→ **GIVEN EXERCISE**
Can you give every line of the records below as a JSON list of strings, one string per line, with blank lines left out?

→ **DATA PROVIDED**
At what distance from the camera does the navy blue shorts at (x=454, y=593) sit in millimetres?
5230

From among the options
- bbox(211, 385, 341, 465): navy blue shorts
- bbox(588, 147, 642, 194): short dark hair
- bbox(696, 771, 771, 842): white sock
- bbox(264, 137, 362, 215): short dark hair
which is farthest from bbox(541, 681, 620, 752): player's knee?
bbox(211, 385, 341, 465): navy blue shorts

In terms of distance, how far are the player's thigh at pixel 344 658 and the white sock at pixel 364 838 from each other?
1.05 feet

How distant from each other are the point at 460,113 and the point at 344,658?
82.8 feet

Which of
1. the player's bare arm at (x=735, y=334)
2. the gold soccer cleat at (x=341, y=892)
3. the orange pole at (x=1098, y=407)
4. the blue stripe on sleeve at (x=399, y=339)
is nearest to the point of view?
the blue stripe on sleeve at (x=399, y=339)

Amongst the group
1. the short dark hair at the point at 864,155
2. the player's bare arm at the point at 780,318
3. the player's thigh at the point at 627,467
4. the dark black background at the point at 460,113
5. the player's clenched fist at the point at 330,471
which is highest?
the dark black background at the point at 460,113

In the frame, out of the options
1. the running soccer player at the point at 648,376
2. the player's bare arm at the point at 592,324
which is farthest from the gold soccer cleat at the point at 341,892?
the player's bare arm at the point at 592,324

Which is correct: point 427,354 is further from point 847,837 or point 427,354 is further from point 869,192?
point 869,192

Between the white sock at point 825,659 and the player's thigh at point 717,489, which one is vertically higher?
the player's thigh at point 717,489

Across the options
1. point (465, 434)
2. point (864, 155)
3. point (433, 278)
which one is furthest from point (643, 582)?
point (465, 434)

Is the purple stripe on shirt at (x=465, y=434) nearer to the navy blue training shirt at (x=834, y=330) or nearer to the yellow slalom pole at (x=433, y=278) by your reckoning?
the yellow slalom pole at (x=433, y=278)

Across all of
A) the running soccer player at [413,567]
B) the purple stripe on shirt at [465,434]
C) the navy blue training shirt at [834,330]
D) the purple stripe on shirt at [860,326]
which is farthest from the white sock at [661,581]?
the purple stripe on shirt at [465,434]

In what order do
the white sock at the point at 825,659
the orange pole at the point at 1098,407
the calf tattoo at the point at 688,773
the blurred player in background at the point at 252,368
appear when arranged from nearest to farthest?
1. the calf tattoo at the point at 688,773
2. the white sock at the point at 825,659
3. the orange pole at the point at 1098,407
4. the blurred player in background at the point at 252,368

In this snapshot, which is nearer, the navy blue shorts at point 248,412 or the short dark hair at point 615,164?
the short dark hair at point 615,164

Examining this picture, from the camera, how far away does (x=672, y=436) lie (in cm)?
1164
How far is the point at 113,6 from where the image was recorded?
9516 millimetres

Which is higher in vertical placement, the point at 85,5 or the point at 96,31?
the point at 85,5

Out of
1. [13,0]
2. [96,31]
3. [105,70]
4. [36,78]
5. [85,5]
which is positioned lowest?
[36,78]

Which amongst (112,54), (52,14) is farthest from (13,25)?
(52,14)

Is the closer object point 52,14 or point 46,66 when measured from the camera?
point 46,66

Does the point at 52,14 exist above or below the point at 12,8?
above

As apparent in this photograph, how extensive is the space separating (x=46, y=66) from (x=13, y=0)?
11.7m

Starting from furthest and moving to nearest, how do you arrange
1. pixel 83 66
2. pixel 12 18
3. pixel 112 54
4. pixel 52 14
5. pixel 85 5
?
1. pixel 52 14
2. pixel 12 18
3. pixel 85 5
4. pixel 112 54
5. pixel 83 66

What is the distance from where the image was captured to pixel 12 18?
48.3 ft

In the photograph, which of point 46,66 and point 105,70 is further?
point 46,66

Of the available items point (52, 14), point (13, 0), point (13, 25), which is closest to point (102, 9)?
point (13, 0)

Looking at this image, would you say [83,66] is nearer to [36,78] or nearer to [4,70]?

→ **IN RESPONSE**
[
  "At what distance from the camera does the navy blue shorts at (x=454, y=593) sit in millimetres?",
  "5230",
  "From among the options",
  "- bbox(211, 385, 341, 465): navy blue shorts",
  "- bbox(588, 147, 642, 194): short dark hair",
  "- bbox(696, 771, 771, 842): white sock",
  "- bbox(264, 137, 362, 215): short dark hair",
  "which is farthest from bbox(541, 681, 620, 752): player's knee?",
  "bbox(211, 385, 341, 465): navy blue shorts",
  "In terms of distance, how far are the player's thigh at pixel 344 658 and the white sock at pixel 364 838 from each other?",
  "1.05 feet",
  "How distant from each other are the point at 460,113 and the point at 344,658?",
  "82.8 feet",
  "Which of",
  "1. the player's bare arm at (x=735, y=334)",
  "2. the gold soccer cleat at (x=341, y=892)",
  "3. the orange pole at (x=1098, y=407)",
  "4. the blue stripe on sleeve at (x=399, y=339)",
  "is nearest to the point of view?",
  "the blue stripe on sleeve at (x=399, y=339)",
  "Amongst the group",
  "1. the short dark hair at the point at 864,155",
  "2. the player's bare arm at the point at 780,318",
  "3. the player's thigh at the point at 627,467",
  "4. the dark black background at the point at 460,113",
  "5. the player's clenched fist at the point at 330,471",
  "which is highest?",
  "the dark black background at the point at 460,113",
  "In the frame, out of the options",
  "1. the running soccer player at the point at 648,376",
  "2. the player's bare arm at the point at 592,324",
  "which is farthest from the gold soccer cleat at the point at 341,892?",
  "the player's bare arm at the point at 592,324",
  "Which is correct: point 427,354 is further from point 847,837 or point 427,354 is further from point 869,192?",
  "point 869,192",
  "Between the white sock at point 825,659 and the player's thigh at point 717,489, which one is vertically higher?",
  "the player's thigh at point 717,489",
  "Across the options",
  "1. point (465, 434)",
  "2. point (864, 155)",
  "3. point (433, 278)",
  "which one is furthest from point (643, 582)?",
  "point (465, 434)",
  "Is the purple stripe on shirt at (x=465, y=434) nearer to the navy blue training shirt at (x=834, y=330) or nearer to the yellow slalom pole at (x=433, y=278) by your reckoning?",
  "the yellow slalom pole at (x=433, y=278)",
  "Across all of",
  "A) the running soccer player at [413,567]",
  "B) the purple stripe on shirt at [465,434]",
  "C) the navy blue training shirt at [834,330]",
  "D) the purple stripe on shirt at [860,326]",
  "which is farthest from the white sock at [661,581]?",
  "the purple stripe on shirt at [465,434]",
  "In what order do",
  "the white sock at the point at 825,659",
  "the orange pole at the point at 1098,407",
  "the calf tattoo at the point at 688,773",
  "the blurred player in background at the point at 252,368",
  "appear when arranged from nearest to farthest?",
  "1. the calf tattoo at the point at 688,773",
  "2. the white sock at the point at 825,659",
  "3. the orange pole at the point at 1098,407",
  "4. the blurred player in background at the point at 252,368",
  "In this snapshot, which is nearer, the navy blue shorts at point 248,412 or the short dark hair at point 615,164?",
  "the short dark hair at point 615,164",
  "Examining this picture, from the camera, how far away does (x=672, y=436) lie (in cm)?",
  "1164",
  "How far is the point at 113,6 from where the image was recorded?",
  "9516 millimetres",
  "Which is higher in vertical placement, the point at 85,5 or the point at 96,31?",
  "the point at 85,5",
  "Out of",
  "1. [13,0]",
  "2. [96,31]",
  "3. [105,70]",
  "4. [36,78]",
  "5. [85,5]",
  "which is positioned lowest?",
  "[36,78]",
  "Which amongst (112,54), (52,14) is farthest from (13,25)?",
  "(52,14)",
  "Is the closer object point 52,14 or point 46,66 when measured from the camera?",
  "point 46,66",
  "Does the point at 52,14 exist above or below the point at 12,8?",
  "above",
  "As apparent in this photograph, how extensive is the space separating (x=46, y=66) from (x=13, y=0)?",
  "11.7m",
  "Starting from furthest and moving to nearest, how do you arrange",
  "1. pixel 83 66",
  "2. pixel 12 18",
  "3. pixel 112 54",
  "4. pixel 52 14",
  "5. pixel 85 5",
  "?",
  "1. pixel 52 14",
  "2. pixel 12 18",
  "3. pixel 85 5",
  "4. pixel 112 54",
  "5. pixel 83 66",
  "What is the distance from where the image was captured to pixel 12 18?",
  "48.3 ft",
  "In the photograph, which of point 46,66 and point 105,70 is further?",
  "point 46,66",
  "Of the available items point (52, 14), point (13, 0), point (13, 25), which is closest to point (102, 9)?",
  "point (13, 0)",
  "Looking at this image, would you say [83,66] is nearer to [36,78] or nearer to [4,70]?"
]